India dismissed on Friday charges leveled by Pakistan of raising a wall along a disputed border between the two countries in violation of United Nations resolutions, saying Islamabad’s letters to the world body were old and contradictory.
External affairs ministry spokesperson Vikas Swarup said two letters by Pakistan’s permanent representative to the UN, Maheela Lodhi, were written earlier this month and India was aware of its contents. He rejected allegations that India wasn’t engaging in bilateral dialogue.
“The first letter written on September 4, states there was no bilateral dialogue. After that, the BSF and Pakistan Rangers have met. So the letter contradicted itself as there was a dialogue,” Swarup said.

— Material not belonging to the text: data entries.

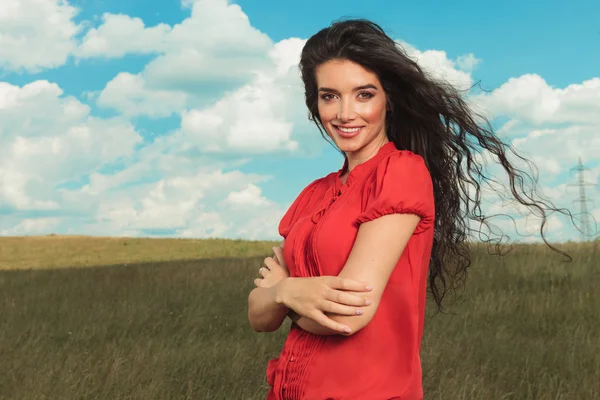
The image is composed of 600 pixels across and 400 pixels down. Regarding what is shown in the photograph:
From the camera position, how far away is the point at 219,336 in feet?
24.0

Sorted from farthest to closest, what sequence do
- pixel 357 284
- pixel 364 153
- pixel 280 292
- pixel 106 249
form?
pixel 106 249 < pixel 364 153 < pixel 280 292 < pixel 357 284

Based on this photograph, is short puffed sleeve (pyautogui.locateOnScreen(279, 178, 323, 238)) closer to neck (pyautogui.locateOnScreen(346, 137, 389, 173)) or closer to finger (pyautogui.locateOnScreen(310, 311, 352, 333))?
neck (pyautogui.locateOnScreen(346, 137, 389, 173))

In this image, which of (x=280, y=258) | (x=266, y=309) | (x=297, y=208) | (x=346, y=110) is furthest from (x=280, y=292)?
(x=346, y=110)

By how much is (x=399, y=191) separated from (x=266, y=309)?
0.72 metres

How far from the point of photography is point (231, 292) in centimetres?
952

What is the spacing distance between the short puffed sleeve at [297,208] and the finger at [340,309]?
60cm

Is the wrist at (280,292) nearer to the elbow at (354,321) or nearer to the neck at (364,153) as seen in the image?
the elbow at (354,321)

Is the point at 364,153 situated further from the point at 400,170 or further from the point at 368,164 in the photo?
the point at 400,170

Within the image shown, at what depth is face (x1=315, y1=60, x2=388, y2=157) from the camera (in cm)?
262

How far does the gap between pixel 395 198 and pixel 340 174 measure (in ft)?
1.85

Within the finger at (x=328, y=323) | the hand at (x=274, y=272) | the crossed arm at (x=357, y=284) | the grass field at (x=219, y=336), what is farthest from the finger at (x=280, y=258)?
the grass field at (x=219, y=336)

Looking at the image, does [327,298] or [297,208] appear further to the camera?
[297,208]

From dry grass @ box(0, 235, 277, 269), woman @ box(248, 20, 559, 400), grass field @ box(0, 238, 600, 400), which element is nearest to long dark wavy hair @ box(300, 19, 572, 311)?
woman @ box(248, 20, 559, 400)

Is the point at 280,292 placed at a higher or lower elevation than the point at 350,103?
lower
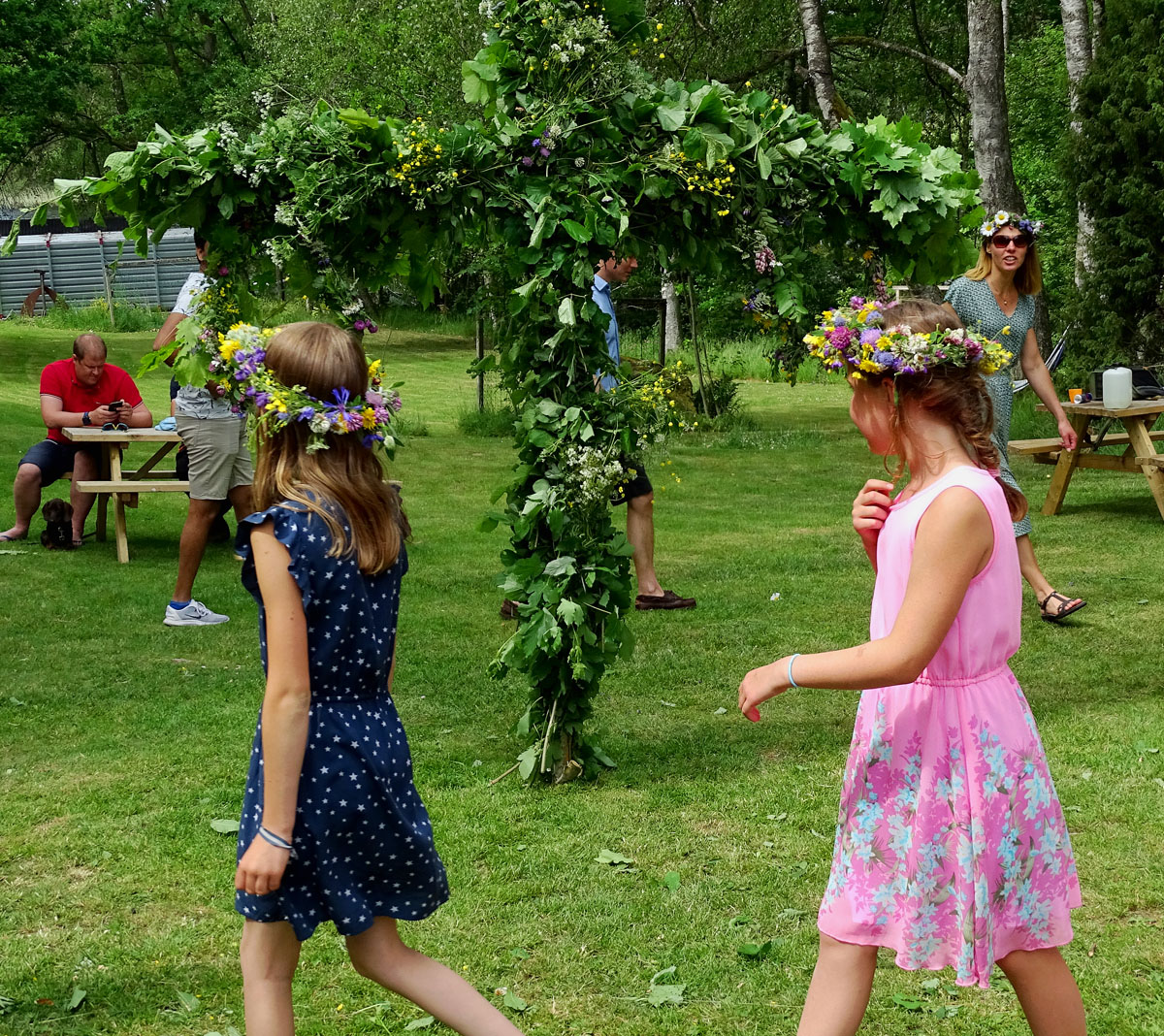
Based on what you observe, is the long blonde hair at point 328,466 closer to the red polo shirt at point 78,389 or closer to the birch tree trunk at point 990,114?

“As far as the second letter is concerned, I believe it is based on a submission made by Salahuddin, who India considers a terrorist.”
Lodhi wrote to Russian ambassador Vitaly Churkin, president of the security council, alleging India was planning to construct a 10-meter high and 135-feet wide embankment (wall) along the 197-km Line of Control between India and Pakistan.
The planned wall was to convert the LoC “into a quasi international border”, the letter said.
Swarup countered the allegations, saying India would respond appropriately if the UN took any action.
“If no action is taken by the UN, it itself tells that nobody has taken cognizance”, he said. There was no fresh letter from Pakistan to the UN, he added.
Pakistan-based militant outfit, Hizbul Mujahideen, had earlier claimed India was building a “great wall” along the troubled Line of Control.
“In order to turn Kashmir into a prison, India is busy in constructing a great wall on using Israeli made concertina wires and it is the collective responsibility of both Pakistani and Kashmiri leadership to foil the designs of India,” said Hizb spokesperson Salim Hashmi, quoting the organisation’s chief commander Syed Salahuddin.
The controversy comes in the way of heightened tensions between the two countries at the sensitive border with multiple ceasefire violations that have resulted in several civilian deaths on both sides.
The border state of Jammu and Kashmir has also been hit with a spate of terrorist attacks, including a deadly ambush on a Border Security Force convoy that left two soldiers dead and an earlier terror strike in Punjab’s Gurdaspur district that killed seven people. In March, back-to-back terror attacks also killed several people.